# Another macrorhabdus/megabacteria/AGY saga



## jazzboys (Jan 12, 2012)

We have 4 budgies, our eldest, Dizzy, has been living with AGY for at least 15 months ( I imagine he has had it his whole life sub clinically). 

Dizzy is 5 and came from a different breeder to our other 3. He is very tame and had always been in excellent health, perhaps even a bit overweight - he is half english and not as active as the others. He has always taken a keen interest in our food - but always eaten plenty of healthy budgie food and veg.

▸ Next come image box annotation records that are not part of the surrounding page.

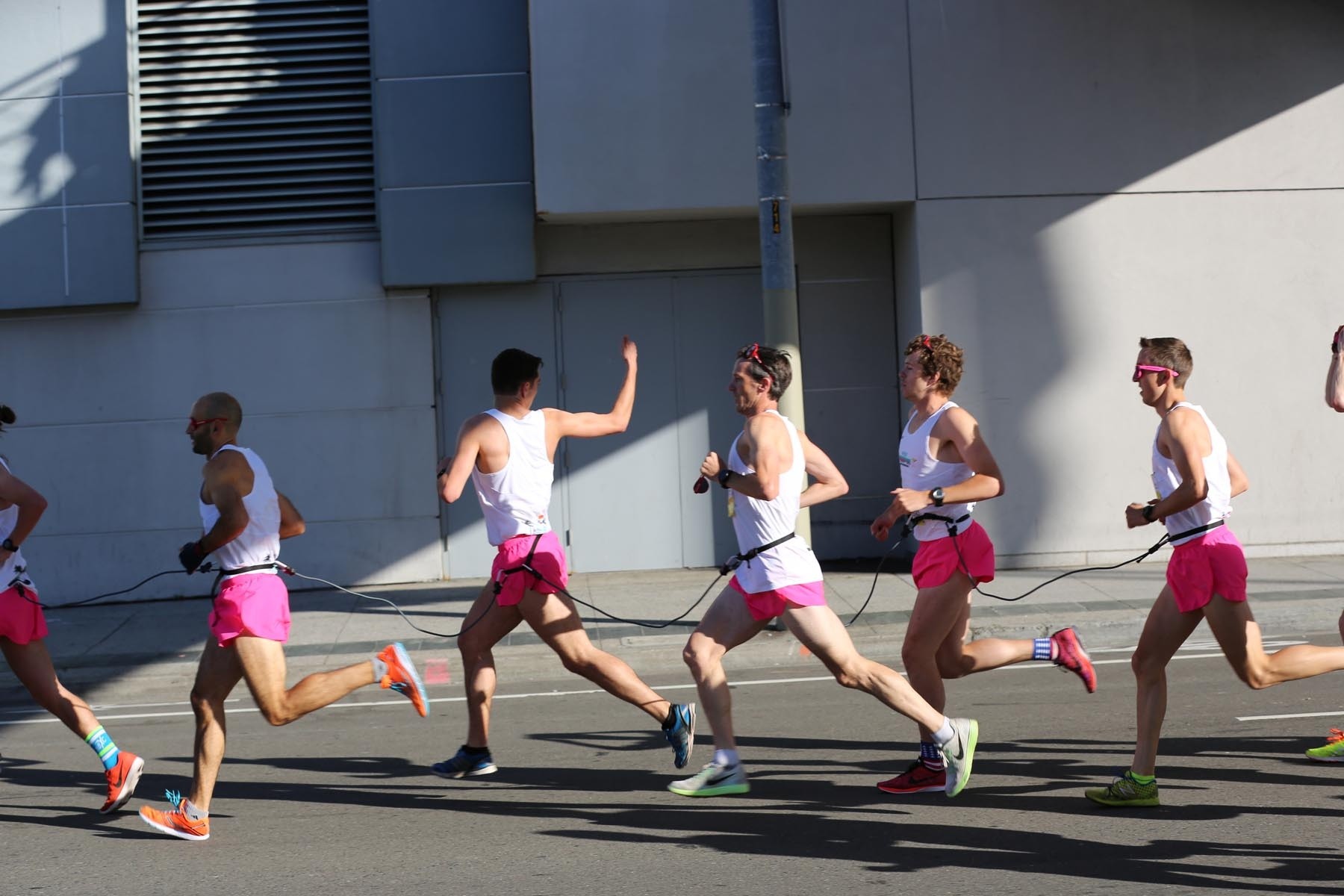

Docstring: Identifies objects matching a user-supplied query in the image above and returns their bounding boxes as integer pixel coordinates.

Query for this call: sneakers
[100,750,145,813]
[666,760,749,797]
[1085,770,1160,806]
[661,703,696,768]
[431,745,497,778]
[1051,624,1096,692]
[1305,728,1344,762]
[876,755,947,794]
[376,641,430,717]
[138,788,210,840]
[933,717,978,798]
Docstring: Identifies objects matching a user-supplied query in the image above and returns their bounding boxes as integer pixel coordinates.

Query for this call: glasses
[920,333,934,353]
[743,343,775,384]
[1134,364,1180,379]
[189,417,228,429]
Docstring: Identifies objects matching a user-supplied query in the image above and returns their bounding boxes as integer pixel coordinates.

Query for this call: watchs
[931,486,945,507]
[1142,505,1158,522]
[717,469,735,489]
[3,538,19,552]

18 months ago his best friend Sonny died ( probably a stroke). We first noticed a bought of vomiting clear stuff about 3 months later. I tool hm to a local vet, who weighed him - 53g and said he looked fine - which, to be fair, he did.

About 4 months went by and he had another shortlived bout, I took him back - 51g, still very well. From time to time we noticed a spikey head but he seemed very well and eating well - I now realise, of course, that this crashed eating is part of the presentation of this disease. He seemed to sleep more in the day having never been a head under wing type in the day before. I should have twigged.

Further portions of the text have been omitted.